Anticipating Christmas Advent Devotionals: Day Six

THE SET UP: I’ve been inside several nursing homes and I have yet to visit one that has a nursery in it. There aren’t a lot of births in a senior center. So, it’s not really surprising that when Sarah, a 98 year-old woman, overhears the Lord telling her husband that in the next year, she is going to become a first-time mother, Sarah laughed. It might have been one of those, “Laugh so you don’t cry,” situations. And who could blame her for laughing? In that culture and point in history, a woman’s identity was tied up in her ability to have children. All her life that had been her dream and seemingly a dream unfulfilled.

 

When you read today’s package, you’ll see that God had a simple question in response to Sarah’s chuckling doubt, “Is anything too hard for the Lord?” What we think, and how we answer that question says a lot about how we see God and how we see our own lives.

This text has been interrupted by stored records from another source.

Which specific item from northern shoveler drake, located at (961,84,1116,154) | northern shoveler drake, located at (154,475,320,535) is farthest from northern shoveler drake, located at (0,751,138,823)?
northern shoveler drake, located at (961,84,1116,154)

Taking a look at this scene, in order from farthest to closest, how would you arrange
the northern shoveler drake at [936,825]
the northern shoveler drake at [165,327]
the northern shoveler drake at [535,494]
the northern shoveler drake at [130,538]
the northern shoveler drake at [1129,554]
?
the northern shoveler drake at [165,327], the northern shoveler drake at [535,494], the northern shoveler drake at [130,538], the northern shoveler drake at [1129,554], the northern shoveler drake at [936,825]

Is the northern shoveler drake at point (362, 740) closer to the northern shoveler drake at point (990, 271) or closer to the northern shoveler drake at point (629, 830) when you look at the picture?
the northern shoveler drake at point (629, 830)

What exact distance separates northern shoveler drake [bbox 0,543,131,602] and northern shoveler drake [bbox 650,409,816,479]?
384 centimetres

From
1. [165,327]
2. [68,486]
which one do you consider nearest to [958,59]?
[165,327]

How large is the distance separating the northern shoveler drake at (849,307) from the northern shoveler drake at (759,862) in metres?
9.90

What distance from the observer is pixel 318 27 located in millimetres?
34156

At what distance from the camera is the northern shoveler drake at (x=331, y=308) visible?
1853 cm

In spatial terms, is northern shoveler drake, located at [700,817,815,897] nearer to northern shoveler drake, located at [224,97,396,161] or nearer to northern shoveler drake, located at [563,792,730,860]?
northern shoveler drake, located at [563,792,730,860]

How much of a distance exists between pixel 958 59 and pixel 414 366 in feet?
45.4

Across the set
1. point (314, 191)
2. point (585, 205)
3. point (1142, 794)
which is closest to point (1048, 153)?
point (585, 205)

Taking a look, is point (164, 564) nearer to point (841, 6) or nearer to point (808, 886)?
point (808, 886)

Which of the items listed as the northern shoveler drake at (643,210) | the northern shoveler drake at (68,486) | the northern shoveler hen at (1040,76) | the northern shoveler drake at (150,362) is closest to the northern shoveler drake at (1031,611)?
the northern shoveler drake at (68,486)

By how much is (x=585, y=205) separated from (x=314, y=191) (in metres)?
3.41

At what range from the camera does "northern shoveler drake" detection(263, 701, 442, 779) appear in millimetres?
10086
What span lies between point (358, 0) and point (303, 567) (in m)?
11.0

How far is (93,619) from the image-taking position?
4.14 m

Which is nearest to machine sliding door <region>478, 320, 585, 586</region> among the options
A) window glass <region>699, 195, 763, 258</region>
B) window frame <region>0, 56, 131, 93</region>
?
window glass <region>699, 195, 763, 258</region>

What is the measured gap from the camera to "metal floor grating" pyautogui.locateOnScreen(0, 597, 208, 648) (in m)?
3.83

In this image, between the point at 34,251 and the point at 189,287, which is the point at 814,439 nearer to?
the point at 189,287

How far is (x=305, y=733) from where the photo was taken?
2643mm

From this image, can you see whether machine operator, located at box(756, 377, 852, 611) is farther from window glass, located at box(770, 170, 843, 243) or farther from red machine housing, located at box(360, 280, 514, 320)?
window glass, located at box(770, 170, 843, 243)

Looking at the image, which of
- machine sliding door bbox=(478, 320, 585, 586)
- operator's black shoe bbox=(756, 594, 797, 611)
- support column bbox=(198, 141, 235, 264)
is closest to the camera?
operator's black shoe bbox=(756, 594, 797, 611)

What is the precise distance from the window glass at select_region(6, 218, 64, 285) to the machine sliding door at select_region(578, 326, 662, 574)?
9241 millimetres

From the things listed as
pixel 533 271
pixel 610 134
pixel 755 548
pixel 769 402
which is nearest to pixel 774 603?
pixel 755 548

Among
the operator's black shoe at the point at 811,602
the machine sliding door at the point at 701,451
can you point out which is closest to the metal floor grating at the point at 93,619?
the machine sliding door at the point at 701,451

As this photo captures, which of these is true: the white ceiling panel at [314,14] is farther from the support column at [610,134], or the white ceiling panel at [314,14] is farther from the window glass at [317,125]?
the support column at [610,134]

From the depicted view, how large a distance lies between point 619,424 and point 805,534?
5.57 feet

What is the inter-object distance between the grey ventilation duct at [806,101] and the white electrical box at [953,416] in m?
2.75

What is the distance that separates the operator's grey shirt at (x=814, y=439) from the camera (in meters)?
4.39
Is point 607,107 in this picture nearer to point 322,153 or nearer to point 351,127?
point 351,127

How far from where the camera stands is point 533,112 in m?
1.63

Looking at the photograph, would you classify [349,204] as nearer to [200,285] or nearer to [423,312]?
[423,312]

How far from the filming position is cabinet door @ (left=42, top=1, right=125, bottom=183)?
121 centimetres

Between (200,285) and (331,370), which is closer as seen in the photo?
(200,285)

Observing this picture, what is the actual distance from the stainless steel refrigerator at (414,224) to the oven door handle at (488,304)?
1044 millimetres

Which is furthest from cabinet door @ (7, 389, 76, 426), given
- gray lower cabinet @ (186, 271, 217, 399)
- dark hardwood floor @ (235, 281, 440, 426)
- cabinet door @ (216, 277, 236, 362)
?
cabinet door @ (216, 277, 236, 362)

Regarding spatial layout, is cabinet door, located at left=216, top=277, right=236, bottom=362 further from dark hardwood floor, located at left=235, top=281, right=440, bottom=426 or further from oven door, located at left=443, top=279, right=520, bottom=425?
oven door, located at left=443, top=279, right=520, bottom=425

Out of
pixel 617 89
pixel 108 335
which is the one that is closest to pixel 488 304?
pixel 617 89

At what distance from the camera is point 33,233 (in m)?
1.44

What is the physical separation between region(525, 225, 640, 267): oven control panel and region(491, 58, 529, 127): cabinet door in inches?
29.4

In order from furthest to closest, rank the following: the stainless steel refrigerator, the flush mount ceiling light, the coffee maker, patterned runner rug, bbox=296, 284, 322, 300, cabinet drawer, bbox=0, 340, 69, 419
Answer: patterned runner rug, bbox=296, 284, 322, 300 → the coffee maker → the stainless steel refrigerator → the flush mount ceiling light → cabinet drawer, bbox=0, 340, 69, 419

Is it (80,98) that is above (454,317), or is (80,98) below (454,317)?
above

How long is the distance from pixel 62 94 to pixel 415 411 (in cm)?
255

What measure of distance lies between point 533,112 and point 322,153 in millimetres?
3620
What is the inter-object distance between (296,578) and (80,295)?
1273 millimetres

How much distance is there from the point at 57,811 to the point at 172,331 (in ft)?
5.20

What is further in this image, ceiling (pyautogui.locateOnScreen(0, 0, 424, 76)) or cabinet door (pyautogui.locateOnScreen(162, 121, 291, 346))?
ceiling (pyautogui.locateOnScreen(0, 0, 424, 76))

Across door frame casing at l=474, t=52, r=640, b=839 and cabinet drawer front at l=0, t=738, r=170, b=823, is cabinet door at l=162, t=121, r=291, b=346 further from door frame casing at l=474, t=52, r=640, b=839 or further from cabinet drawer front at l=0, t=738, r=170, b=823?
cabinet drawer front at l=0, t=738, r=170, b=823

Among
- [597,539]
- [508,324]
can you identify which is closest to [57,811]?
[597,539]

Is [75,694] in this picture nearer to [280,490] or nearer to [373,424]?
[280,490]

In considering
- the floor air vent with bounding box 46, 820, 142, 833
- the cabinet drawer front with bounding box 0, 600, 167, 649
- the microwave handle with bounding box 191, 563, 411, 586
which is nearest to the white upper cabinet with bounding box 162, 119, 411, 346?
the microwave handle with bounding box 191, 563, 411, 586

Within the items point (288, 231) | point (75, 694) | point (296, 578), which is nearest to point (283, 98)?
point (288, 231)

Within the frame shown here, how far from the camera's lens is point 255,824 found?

Sarah’s initial response was based in her human understanding of what was possible. But God spoke from his ability to do the impossible. “Is anything too hard for the Lord?”

 

In Luke chapter one, another woman, this time a young engaged teenager, is given a similar promise, “You will conceive and give birth to a son!” Mary doesn’t laugh, she’s too shocked. “But how can this happen? I am a virgin.” The messenger’s response, “Nothing is impossible with God” (Luke 1:37). Mary’s final response: “I am the Lord’s servant, may everything you said about me come true.”

 

Advent is a time to remember that one we are waiting for, the one we are anticipating, is the God of the impossible.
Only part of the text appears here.